─── ФРАГМЕНТ СТРАНИЦЫ ───

«28 января. В без четверти два дня закончила свое Эссе о философии и религии. Благодарю за это Бога, ибо многие немощи, некоторые физические, некоторые моральные, грозили прервать мою работу. Оно закончено, и если это все, что я должна сделать, я готова умереть, так как жизнь теперь означает работу моего лучшего сорта, и я мало что ценю, кроме комфорта моей семьи. Теперь немного отдыха!»
«Отдых» следующего дня состоял в том, чтобы нанести восемь визитов между двенадцатью и двумя часами и пойти вечером в оперу.
Теперь она начала читать свои философские эссе вслух избранному кругу друзей, собравшихся в гостиной дома № 13 по Честнат-стрит. После одного из таких случаев она говорит: «Профессор Роджерс резко (но не со зла) возразил мне по поводу моего первого утверждения и определения полярности. Я страдала от этого, но была обязана принять это благосклонно. Породистая собака может вынести, если ее поднимут за ухо, не визжа. Выносливость — это проверка породы...»

─── ИСХОДНЫЕ ДАННЫЕ ───

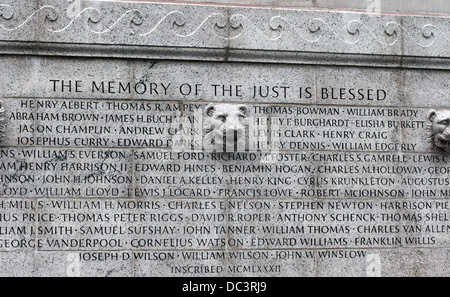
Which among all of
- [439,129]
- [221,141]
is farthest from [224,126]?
[439,129]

───

Ответьте на вопросы по фрагменту страницы:
1. О чём было эссе, законченное 28 января?
2. Сколько визитов было нанесено в день «отдыха» и куда пошли вечером?
3. В каком доме собирались друзья, чтобы слушать философские эссе?

■ **ОТВЕТ**
1. О философии и религии.
2. Восемь визитов; вечером пошли в оперу.
3. В гостиной дома № 13 по Честнат-стрит.